_About this exercise_. In the copy, include exactly the lines from the one with "Clinical Nurse Manager MOM - Women's T-Shirt" through the end of the data and no others, both ends kept, with every picture left out.

_Caption-style text data_.
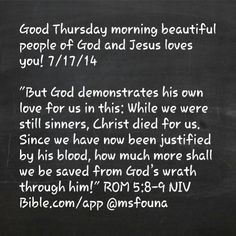 "Good Thursday morning beautiful people of God and Jesus loves you! 7/17/14  ""But God demonstrates his own love for us in this: While we were still sinners, Christ died for us. Since we have now been justified by his blood, how much more shall we be saved from God's wrath through him!"" ROM 5:8-9 NIV Bible.com/app @msfouna"
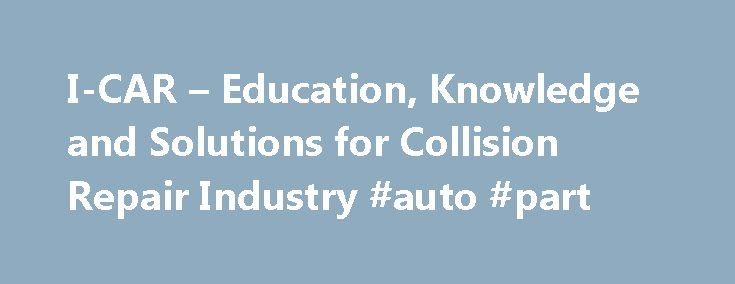 I-CAR – Education, Knowledge and Solutions for Collision Repair Industry #auto #part http://poland.remmont.com/i-car-education-knowledge-and-solutions-for-collision-repair-industry-auto-part/  #car auto # Educational Programs I-CAR offers a variety of educational and training recognition programs for the collision repair industry. LEARN MORE PROGRAMS I-CAR® Professional Development Program™ (PDP) Welding Training & Certification OEM Training Requirements Intro to Collision Repair Career…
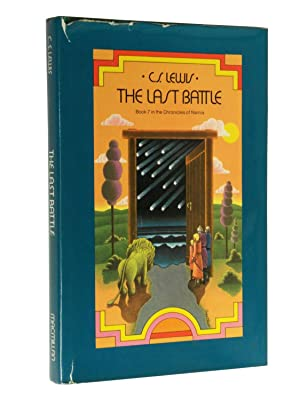 The Last Battle (Chronicles of Narnia, Book 7): Lewis, C. S.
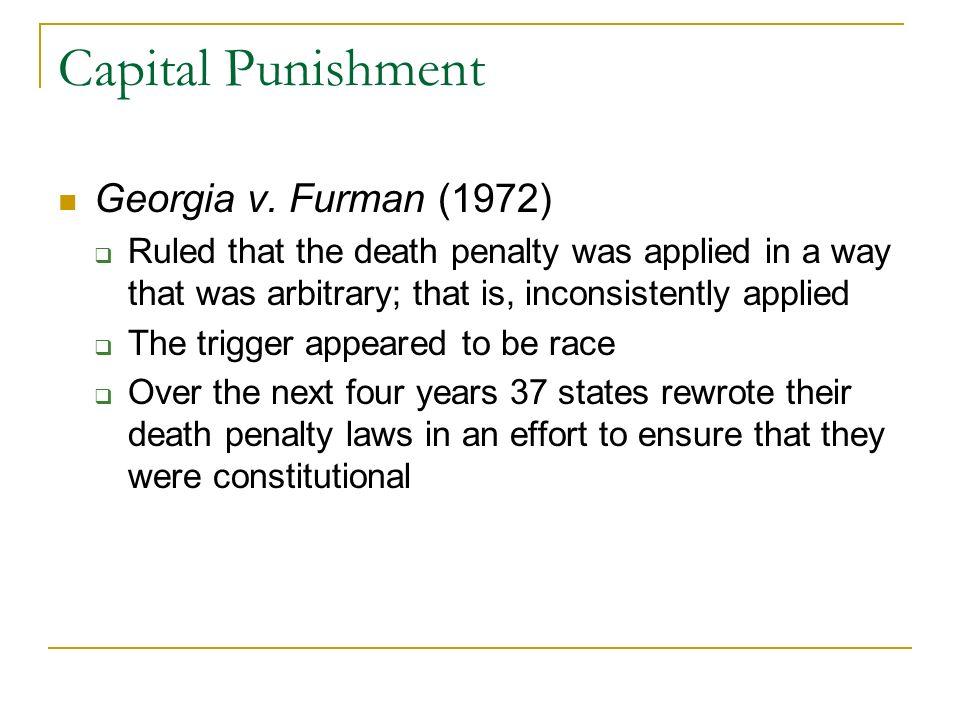 Capital Punishment Georgia v. Furman (1972)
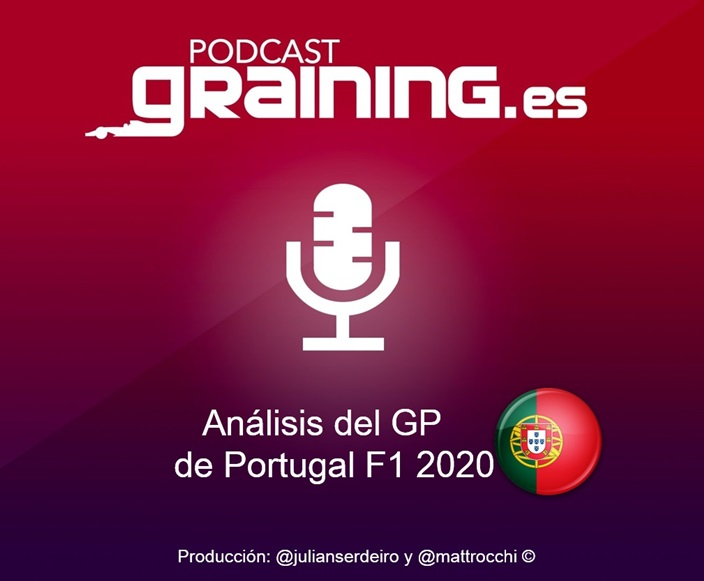 Podcast Graining Media F1 No. 54 con el análisis del GP de Portugal 2020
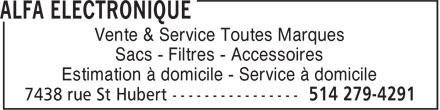 Alfa Electronique (514-279-4291) - Annonce illustrée======= - Vente & Service Toutes Marques Sacs - Filtres - Accessoires Estimation à domicile - Service à domicile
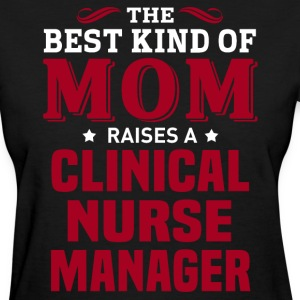 Clinical Nurse Manager MOM - Women's T-Shirt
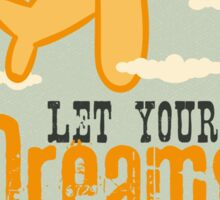 Let your dreams fly high Sticker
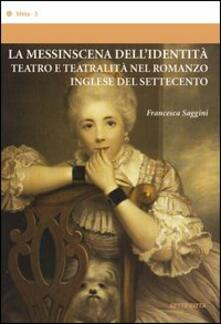 La messinscena dell'identità. Teatro e teatralità nel romanzo inglese del Settecento - Francesca Saggini - copertina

_Exercise solution_.
 Clinical Nurse Manager MOM - Women's T-Shirt
 Let your dreams fly high Sticker
 La messinscena dell'identità. Teatro e teatralità nel romanzo inglese del Settecento - Francesca Saggini - copertina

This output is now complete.